Scaling docker/genai-stack

This document outlines the production scaling strategies for the docker/genai-stack project. Focused on code examples and technical configurations, it serves as a comprehensive guide to achieving scalability in production.

Overview

Scaling the docker/genai-stack in a production environment involves efficient resource management, container orchestration, and configuring services to handle increased loads. The following section describes individual services, Docker configurations, and deployment strategies to facilitate production scaling.

Docker Compose Configuration

The primary configuration for scaling the application in production is managed through the docker-compose.yml file.
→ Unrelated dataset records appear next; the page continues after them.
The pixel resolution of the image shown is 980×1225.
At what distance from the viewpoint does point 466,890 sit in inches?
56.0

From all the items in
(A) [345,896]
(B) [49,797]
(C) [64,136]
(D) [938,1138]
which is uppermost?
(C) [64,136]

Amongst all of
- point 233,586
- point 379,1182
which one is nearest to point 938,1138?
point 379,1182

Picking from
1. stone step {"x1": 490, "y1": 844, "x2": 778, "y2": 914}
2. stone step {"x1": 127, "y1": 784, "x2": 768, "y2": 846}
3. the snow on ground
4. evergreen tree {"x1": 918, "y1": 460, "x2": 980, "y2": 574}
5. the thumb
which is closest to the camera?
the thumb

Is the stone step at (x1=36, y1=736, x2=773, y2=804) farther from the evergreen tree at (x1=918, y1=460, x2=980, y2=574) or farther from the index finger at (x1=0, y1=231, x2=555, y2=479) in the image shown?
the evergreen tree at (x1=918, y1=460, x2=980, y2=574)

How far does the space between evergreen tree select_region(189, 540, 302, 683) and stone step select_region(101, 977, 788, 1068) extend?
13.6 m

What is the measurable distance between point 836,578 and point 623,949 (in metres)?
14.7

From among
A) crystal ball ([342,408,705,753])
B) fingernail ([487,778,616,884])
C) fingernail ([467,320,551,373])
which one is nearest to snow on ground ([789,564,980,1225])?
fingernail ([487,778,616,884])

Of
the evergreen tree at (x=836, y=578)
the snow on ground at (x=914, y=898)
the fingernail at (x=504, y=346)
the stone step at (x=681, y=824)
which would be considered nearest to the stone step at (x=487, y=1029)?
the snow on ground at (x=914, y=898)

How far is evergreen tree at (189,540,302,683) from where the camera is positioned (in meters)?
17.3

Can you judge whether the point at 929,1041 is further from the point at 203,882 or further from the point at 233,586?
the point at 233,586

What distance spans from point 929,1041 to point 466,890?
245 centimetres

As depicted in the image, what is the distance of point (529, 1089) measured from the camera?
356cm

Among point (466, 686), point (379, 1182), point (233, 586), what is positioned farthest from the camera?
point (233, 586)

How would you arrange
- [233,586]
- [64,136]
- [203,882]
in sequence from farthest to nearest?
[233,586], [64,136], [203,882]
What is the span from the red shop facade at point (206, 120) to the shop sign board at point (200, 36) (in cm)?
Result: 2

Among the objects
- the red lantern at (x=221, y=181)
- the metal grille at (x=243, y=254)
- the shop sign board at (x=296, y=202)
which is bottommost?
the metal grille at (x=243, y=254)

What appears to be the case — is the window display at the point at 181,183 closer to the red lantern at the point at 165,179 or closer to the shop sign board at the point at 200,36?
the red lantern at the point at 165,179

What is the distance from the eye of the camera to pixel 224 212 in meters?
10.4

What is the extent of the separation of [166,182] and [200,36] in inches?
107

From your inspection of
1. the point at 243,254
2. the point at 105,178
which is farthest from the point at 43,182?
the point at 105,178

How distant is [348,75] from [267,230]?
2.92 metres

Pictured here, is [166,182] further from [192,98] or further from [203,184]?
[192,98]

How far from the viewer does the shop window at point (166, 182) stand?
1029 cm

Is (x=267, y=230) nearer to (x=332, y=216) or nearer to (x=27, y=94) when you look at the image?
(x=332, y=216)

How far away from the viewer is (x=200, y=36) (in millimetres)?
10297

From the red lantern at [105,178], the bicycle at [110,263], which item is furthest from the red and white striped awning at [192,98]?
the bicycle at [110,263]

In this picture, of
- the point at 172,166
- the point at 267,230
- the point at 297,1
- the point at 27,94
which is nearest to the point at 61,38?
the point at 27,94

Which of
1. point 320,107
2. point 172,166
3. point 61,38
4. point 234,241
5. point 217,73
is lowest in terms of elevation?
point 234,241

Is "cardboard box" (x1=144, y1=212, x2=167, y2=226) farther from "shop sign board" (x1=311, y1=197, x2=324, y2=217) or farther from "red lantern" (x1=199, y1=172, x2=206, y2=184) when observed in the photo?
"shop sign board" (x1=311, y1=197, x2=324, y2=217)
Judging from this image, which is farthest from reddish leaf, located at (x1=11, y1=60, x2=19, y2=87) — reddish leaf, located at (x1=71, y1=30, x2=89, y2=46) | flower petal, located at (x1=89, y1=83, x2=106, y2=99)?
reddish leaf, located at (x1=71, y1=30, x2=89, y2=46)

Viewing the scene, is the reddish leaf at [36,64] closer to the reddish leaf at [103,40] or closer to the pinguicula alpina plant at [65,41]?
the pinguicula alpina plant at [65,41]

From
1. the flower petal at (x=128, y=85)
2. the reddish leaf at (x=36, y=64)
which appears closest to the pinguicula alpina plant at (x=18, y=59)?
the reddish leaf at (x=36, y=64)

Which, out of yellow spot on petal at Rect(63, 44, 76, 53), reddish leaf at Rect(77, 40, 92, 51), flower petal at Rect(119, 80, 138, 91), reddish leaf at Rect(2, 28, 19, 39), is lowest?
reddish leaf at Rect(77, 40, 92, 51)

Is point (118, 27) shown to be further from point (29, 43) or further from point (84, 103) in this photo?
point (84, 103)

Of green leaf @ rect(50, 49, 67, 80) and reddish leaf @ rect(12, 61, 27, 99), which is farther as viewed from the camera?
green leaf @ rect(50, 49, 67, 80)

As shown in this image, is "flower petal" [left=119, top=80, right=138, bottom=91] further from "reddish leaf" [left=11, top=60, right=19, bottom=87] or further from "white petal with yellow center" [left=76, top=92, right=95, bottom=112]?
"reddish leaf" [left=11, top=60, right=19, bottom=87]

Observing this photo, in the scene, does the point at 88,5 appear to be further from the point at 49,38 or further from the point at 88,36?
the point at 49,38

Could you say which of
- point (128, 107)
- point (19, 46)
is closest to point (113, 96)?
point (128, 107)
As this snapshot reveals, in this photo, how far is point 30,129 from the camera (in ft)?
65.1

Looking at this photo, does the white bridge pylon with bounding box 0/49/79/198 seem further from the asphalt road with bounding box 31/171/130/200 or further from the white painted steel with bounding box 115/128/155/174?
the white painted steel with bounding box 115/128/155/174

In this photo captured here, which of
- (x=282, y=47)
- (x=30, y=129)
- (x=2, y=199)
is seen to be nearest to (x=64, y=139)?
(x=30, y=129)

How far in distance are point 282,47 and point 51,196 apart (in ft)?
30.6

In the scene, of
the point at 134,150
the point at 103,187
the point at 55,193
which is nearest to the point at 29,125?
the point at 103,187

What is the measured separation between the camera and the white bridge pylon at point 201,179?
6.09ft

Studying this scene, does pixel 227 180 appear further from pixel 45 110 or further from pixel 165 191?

Each service can be replicated and monitored, ensuring load balancing and redundancy.

Service Configuration

The key services and their configurations enable scalability. Below are details about relevant configurations used for production scaling:

LLM Services: The llm and llm-gpu services can be configured to run on multiple instances, especially under GPU profiles for handling intensive computations.

llm-gpu:
  <<: *llm
  profiles: ["linux-gpu"]
  deploy:
    resources:
      reservations:
        devices:
          - driver: nvidia
            count: all
            capabilities: [gpu]

Database Scaling

For databases, replication can be configured to ensure fault tolerance and high availability. The Neo4j instance can benefit from clustering for read-write scaling. Adjust the configurations based on the deployment requirements, utilizing volume persistence.

database:
  user: neo4j:neo4j
  image: neo4j:5.11
  ports:
    - 7687:7687
    - 7474:7474
  volumes:
    - $PWD/data:/data
  environment:
    - NEO4J_AUTH=${NEO4J_USERNAME-neo4j}/${NEO4J_PASSWORD-password}
    - NEO4J_PLUGINS=["apoc"]

Load Balancing Container Instances

Using Docker Swarm or Kubernetes is essential for managing multiple instances of services like api, bot, and pdf_bot. Configure settings for scaling and load balancing, similar to the following example:

api:
  deploy:
    replicas: 3
  healthcheck:
    test: ["CMD-SHELL", "wget --no-verbose --tries=1 http://localhost:8504/ || exit 1"]
    interval: 5s
    timeout: 3s
    retries: 5

Multi-Container Docker Networking

Utilize the defined network for inter-service communication. All services should be connected to the same network to ensure seamless communication, and service discovery can be enhanced through DNS resolution.

networks:
  net:

Environment Variable Management

Dynamic environment variables allow for easy adaptation depending on deployment environments such as staging or production. Use .env files or Docker secrets for sensitive information.

environment:
  - NEO4J_URI=${NEO4J_URI-neo4j://database:7687}
  - OPENAI_API_KEY=${OPENAI_API_KEY}

Deployment Strategies

System Resource Allocation

Resource constraints like memory and CPU limits can be defined in the docker-compose.yml, allowing for effective management without overwhelming the host machine.

  deploy:
    resources:
      limits:
        cpus: '1.0'
        memory: 512M

Horizontal Scaling with Docker Swarm

To enable auto-scaling in a production environment, consider orchestrating services with Docker Swarm. You can scale the service with the following command:

docker service scale <service_name>=<number_of_replicas>

Monitoring and Health Checks

Integrate monitoring solutions (like Prometheus, Grafana) for insights into application health and performance. Health checks within the Docker configuration ensure that unhealthy services are restarted automatically.

  healthcheck:
    test: ["CMD-SHELL", "wget --no-verbose --tries=1 --spider localhost:7474 || exit 1"]
    interval: 15s
    timeout: 30s
    retries: 10

Conclusion

By following the configurations and strategies outlined in this document, developers can effectively scale the docker/genai-stack in a production environment. Ensure that testing precedes deployment to maintain reliability and performance under load.

Quote Source: Docker Documentation and related scaling resources.